Covid no longer a global health emergency, WHO declares
Covid-19 no longer represents a global health emergency, the World Health Organisation (WHO) has declared.
Friday’s announcement marks a significant step towards the end of the pandemic that has claimed more than 6.9 million lives, played havoc with the global economy, and ravaged communities.
It comes more than three years after WHO’s emergency committee announced that the threat Covid posed to global health required its highest level of alert, on 30 January 2020.
The status helps focus international attention on the virus as a threat to health, as well as bolstering collaboration on vaccines and treatments.
Lifting the alert level is a sign of the progress the world has made in these areas, but Covid is here to stay, even if it no longer represents an emergency, the WHO warned.
“Yesterday, the emergency committee met for the 15th time and recommended to me that I declare an end to the public health emergency of international concern. I’ve accepted that advice. It’s therefore with great hope that I declare Covid-19 over as a global health emergency,” said WHO director-general Tedros Adhanom Ghebreyesus.
The death rate has slowed from a peak of more than 100,000 people per week in January 2021 to just over 3,500 in the week to April 24, according to WHO data.
“However, that does not mean Covid-19 is over as a global health threat,” said Mr Ghebreyesus, adding that thousands of people are still dying from the virus every week.
The WHO does not declare the beginning or end of pandemics although it did start using the term for Covid in March 2020.
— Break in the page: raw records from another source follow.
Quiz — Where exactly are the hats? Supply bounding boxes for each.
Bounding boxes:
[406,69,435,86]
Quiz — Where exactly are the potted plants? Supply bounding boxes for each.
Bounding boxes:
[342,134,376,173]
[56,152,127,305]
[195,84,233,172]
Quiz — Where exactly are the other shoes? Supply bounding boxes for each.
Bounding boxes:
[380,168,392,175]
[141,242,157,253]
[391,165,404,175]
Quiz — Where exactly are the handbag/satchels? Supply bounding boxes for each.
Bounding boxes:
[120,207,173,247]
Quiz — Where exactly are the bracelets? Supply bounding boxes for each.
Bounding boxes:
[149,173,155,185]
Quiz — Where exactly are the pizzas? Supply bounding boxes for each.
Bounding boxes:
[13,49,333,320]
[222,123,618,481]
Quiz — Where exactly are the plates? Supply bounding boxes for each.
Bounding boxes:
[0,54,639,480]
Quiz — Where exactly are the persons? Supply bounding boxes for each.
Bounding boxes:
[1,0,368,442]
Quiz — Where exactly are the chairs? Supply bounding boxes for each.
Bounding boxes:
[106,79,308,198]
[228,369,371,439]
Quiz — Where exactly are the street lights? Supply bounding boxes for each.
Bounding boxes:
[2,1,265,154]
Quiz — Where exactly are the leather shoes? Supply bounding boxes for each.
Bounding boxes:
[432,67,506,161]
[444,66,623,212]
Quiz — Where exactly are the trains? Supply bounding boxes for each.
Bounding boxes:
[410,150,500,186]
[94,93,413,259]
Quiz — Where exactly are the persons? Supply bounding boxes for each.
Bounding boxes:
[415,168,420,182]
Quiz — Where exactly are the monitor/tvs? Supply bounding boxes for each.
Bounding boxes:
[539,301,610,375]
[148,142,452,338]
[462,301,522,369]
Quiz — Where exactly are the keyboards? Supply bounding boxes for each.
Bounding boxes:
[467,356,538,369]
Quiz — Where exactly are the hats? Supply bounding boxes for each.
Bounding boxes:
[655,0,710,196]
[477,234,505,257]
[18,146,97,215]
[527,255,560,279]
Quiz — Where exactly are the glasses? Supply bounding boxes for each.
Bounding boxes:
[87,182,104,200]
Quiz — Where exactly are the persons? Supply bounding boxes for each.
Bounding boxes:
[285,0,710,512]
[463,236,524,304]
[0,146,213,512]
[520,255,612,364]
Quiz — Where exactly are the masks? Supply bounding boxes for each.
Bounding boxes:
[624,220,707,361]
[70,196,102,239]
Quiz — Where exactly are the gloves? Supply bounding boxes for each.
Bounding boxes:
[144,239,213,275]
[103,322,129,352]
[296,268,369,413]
When the UN health agency first declared the coronavirus to be an international crisis in January 2020, it had not yet been named Covid and there were no major outbreaks beyond China.
More than three years later, the virus has caused an estimated 764 million cases globally and about five billion people have received at least one dose of a vaccine.
In the US, the public health emergency declaration made regarding Covid is set to expire on 11 May, when wide-ranging measures to support the pandemic response, including vaccine mandates, will end.
Many other countries, including the UK, Germany and France, dropped many of their provisions against the pandemic last year.
Most recently, the WHO has been struggling to investigate the origins of the coronavirus, a challenging scientific endeavour that has also become politically fraught.
After a weeks-long visit to China, the WHO released a report in 2021 concluding that Covid most likely jumped into humans from animals, dismissing the possibility that it originated in a lab as “extremely unlikely”.
But the UN agency backtracked the following year, saying “key pieces of data” were still missing and that it was premature to rule out that Covid might have ties to a lab.
A panel commissioned by the WHO to review its performance criticised China and other countries for not moving quicker to stop the virus and said the organisation was constrained both by its limited finances and inability to compel countries to act.